A Gamay e o Douro
Se a casta de uva Gamay não lhe é familiar, certamente você já ouviu falar, ou já tomou, seu produto mais famoso, o Beaujolais. Aquele vinho tinto elaborado na região ao extremo sul da Bourgogne, concebido para ser tomado jovem (sem envelhecimento). Uma parte da produção é levada ao consumo público assim que engarrafada e tem lançamento feérico na França. E no mundo inteiro. “Le Beaujolais Nouveau est arrivée!” (o novo Beaujolais chegou!) é um evento anual célebre, que se instala à meia-noite e 01 minuto da 3ª quinta-feira de novembro, cerca de dois meses após a colheita das uvas.
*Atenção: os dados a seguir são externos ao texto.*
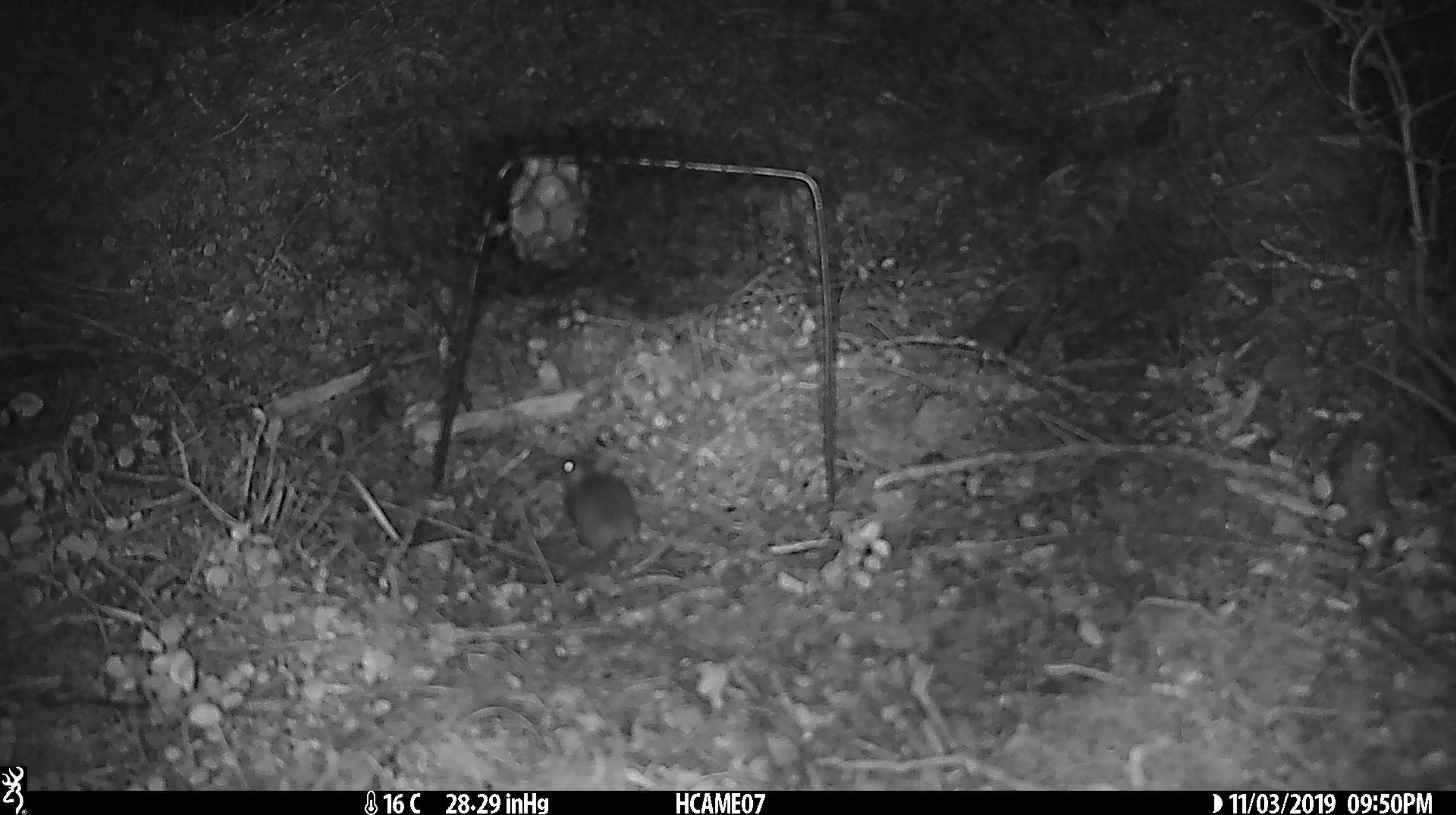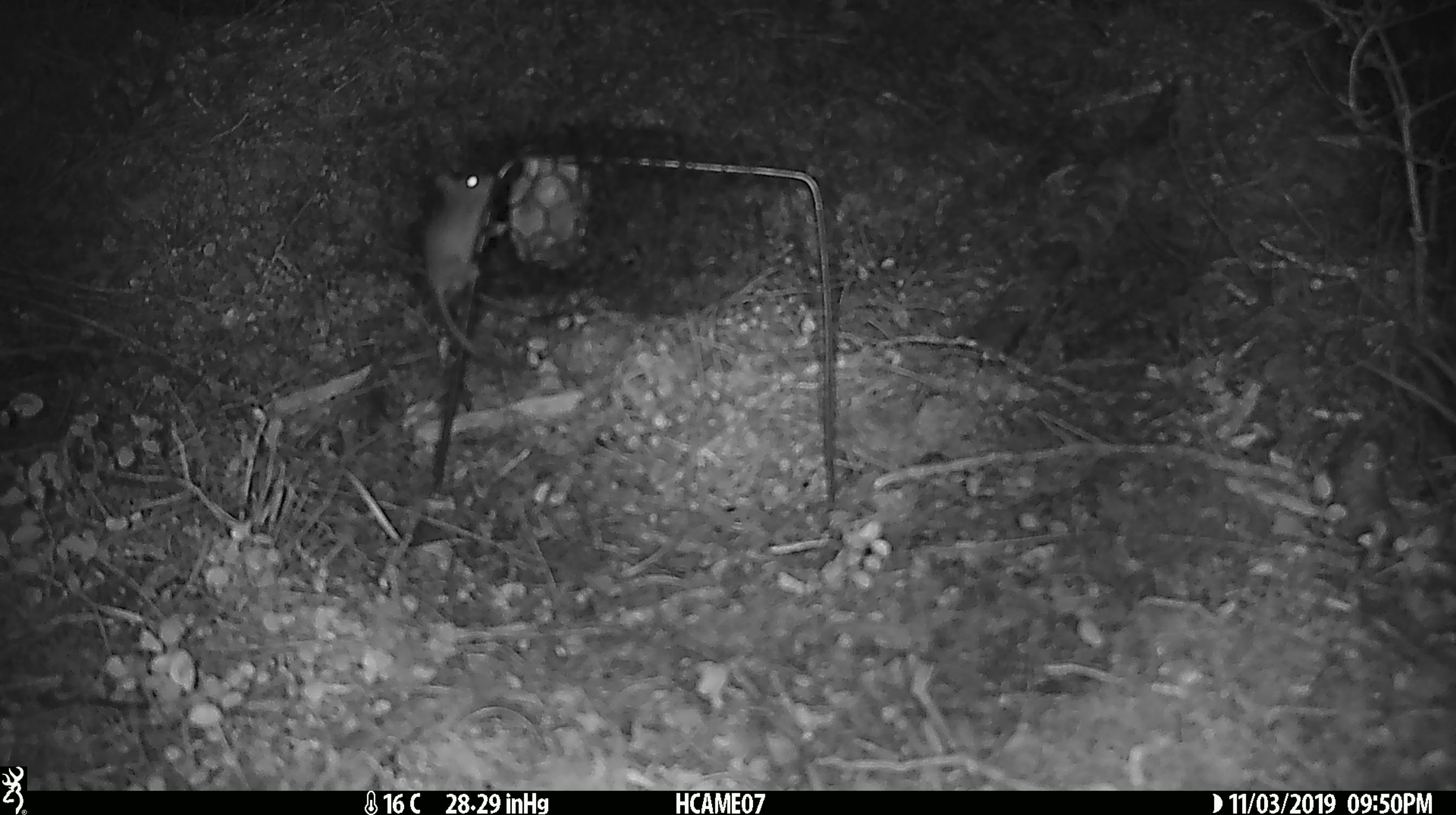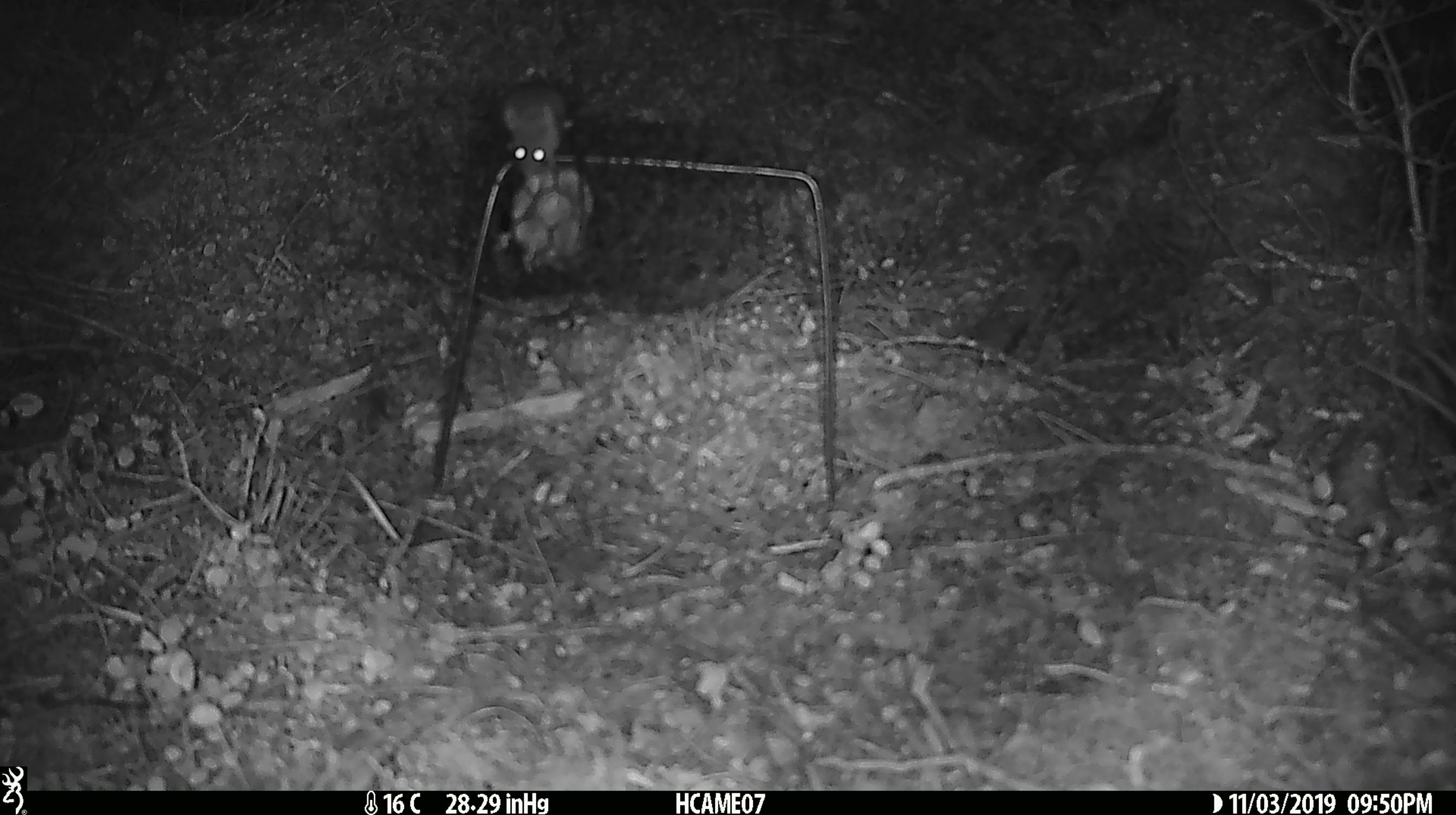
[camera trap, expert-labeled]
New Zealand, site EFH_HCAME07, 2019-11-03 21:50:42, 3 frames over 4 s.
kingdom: Animalia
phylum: Chordata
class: Mammalia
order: Rodentia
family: Muridae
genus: Mus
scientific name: Mus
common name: mouse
Você sabe, né leitor, mesmo os tintos mais jovens chegam ao mercado por volta de seis meses depois da vinificação. Essa juventude do Beaujolais só é possível pelas características da casta Gamay (se pronuncia gamé). Também conhecida por Gamay noir à jus blanc e Jurançon noir, é fruto do cruzamento da tinta Pinot Noir com a branca Gouais Blanc. Visto ser muito produtiva, com amadurecimento precoce, na idade média era uma casta abundantemente plantada na Bourgogne. Até que Phillippe le Hardi, Duque da Borgonha, privilegiou a complexidade da Pinot Noir, soberana uva da Bourgogne, restringindo o plantio da Gamay à região de Beaujolais. Onde, por sua vez, reina. Mas também é plantada, com menor importância, no Vale do Loire, Suíça, Canadá, Estados Unidos, Itália, Nova Zelândia, Austrália, Croácia, Brasil... Em todos esses locais gerando vinhos límpidos, aromáticos, bem frutados (cereja, morango), com taninos sutis e boa acidez. Aquilo que muitos gostam de chamar de vinho “glu, glu”.
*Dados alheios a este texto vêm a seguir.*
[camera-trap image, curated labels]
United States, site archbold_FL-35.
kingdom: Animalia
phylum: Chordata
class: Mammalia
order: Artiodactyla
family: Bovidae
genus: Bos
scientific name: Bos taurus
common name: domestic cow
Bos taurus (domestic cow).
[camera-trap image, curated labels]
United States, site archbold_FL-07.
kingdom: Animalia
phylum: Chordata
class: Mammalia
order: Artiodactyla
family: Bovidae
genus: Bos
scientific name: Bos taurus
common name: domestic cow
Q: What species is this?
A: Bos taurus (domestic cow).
Como já mencionei, próprios para consumo rápido, ainda jovens. Bem, melhor dizendo, na maioria das vezes. Pois há os ótimos Crus de Beaujolais, com maior complexidade de sabores, que podem envelhecer bem por uma década. Entre esses crus, o Morgon. Finalmente aportei no Douro, amigo! Pois semana passada recebi a auspiciosa informação que a Quinta Maria Izabel, de DNA nordestino, havia firmado acordo com um produtor de Gamay para cultivo da uva lá nas colinas durienses. Melhor, não qualquer produtor e sim o Marcel Lapierre, considerado o “rei do Morgon”. Salvo alguma plantação “escondida”, será assim a introdução da Gamay nas terras lusitanas. Estou ansioso para daqui a uns dois anos ver o resultado dessa fusão de conhecimentos enológicos entre Dirck Nieport e Lapierre. Pois é, leitor, o mundo gira, fica cada vez mais global. Sempre respeitando as tradições regionais, é bom que assim seja. O experimentalismo, quando bem sucedido, é que move o moinho, impulsiona as águas. Tal qual neste momento, a corrida pela vacina do coronavírus. Que chegue logo, né amigo? Desde que não essa aí, feita de vodka... Hoje vou a procura de um Morgon no mercado local – difícil! – para fazer meu tim, tim, brinde à vida.